Compound 4 (Vitamin E). Yellow viscous oil; EI-MS m/z (%): 430 (34, [M+]), 205 (8, C13H17O2), 165 (100, C10H13O2). Compound 4 was identified by comparison of its mass spectral data with that reported by Pereira et al. (2002).
Vitamin E (4) is a dietary anti-oxidant capable of eliminating free radical damage, inducing apoptosis and decreasing oncogene expression (Bermudez et al., 2007). Previous studies indicated that Vitamin E decrease the toxicity of chemotherapy without reducing its effectiveness (Lamson and Brignall, 1999; Drisko et al., 2003). Bermudez et al. (2007) suggested that Vitamin E might be an important protective agent against ovarian cancer cell growth as well as potentially effective therapeutic adjuvant. Structures of compounds 1-4 are shown in Fig. 2.
Fig. 2: | Chemical compounds isolated from the ethyl acetate fraction of Pereskia bleo |
CONCLUSIONS
Pereskia bleo, which was selected for the present study based on its traditional medicinal use, showed remarkable inhibitory activity against KB cells.
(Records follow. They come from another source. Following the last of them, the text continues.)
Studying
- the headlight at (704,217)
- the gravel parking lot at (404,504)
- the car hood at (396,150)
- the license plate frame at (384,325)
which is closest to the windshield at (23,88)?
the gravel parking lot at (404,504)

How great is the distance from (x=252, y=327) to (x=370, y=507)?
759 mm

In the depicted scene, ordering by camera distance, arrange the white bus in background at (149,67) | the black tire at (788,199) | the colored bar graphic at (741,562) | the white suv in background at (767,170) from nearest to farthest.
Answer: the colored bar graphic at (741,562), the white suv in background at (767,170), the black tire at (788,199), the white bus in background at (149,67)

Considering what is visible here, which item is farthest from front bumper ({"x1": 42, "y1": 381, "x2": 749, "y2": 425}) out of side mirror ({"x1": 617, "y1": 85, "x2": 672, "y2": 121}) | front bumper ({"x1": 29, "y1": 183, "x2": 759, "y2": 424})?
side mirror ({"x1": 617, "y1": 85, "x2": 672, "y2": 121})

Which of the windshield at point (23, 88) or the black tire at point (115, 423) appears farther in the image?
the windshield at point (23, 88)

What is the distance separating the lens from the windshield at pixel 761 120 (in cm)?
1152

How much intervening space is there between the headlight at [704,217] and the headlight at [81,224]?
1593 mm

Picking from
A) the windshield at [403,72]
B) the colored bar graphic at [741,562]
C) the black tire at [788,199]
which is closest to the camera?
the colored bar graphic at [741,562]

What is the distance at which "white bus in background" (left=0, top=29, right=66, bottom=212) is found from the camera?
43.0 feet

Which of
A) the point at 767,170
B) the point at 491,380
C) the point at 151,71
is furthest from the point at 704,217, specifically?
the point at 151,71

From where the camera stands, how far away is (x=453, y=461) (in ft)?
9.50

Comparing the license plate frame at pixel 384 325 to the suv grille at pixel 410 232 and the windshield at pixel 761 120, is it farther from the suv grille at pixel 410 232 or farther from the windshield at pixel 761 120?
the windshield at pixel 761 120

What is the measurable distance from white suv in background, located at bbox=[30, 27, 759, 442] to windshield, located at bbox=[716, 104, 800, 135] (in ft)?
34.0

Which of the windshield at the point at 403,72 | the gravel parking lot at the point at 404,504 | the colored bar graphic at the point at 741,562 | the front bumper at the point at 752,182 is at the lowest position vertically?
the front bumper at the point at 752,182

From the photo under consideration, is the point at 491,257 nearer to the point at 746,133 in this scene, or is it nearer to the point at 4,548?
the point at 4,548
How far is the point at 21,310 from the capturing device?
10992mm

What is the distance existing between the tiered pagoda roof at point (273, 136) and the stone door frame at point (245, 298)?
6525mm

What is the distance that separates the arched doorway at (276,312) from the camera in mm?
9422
The ethyl acetate fraction showed very good cytotoxic activity against the nasopharyngeal epidermoid carcinoma KB cells but however, a study on the mechanism of signal transduction such as cell cycle and cell death would provide a more convincing evidence. An investigation into this phenomena is now underway. In addition this fraction also showed no cytotoxicity against the normal cell line; if this also occurs in vivo, the use of this plant by locals for cancer treatment would have scientific support. Thus, Pereskia bleo could be further developed for use in the treatment of the nasopharyngeal epidermoid carcinoma. Studies on the effect of the isolated components (present in the ethyl acetate fraction) on KB cells are now underway. The resulting information will certainly contribute to a better understanding of the anti-carcinogenic activity of the natural constituents in Pereskia bleo.
ACKNOWLEDGMENT
This study was supported by a research fund from the University of Malaya (Vote F F0155/2005D) and the Ministry of Science, Technology and Innovation (MOSTI) (e-sciencefund 1202032026). We are also grateful to Prof A. Hamid A Hadi for use of his laboratory space.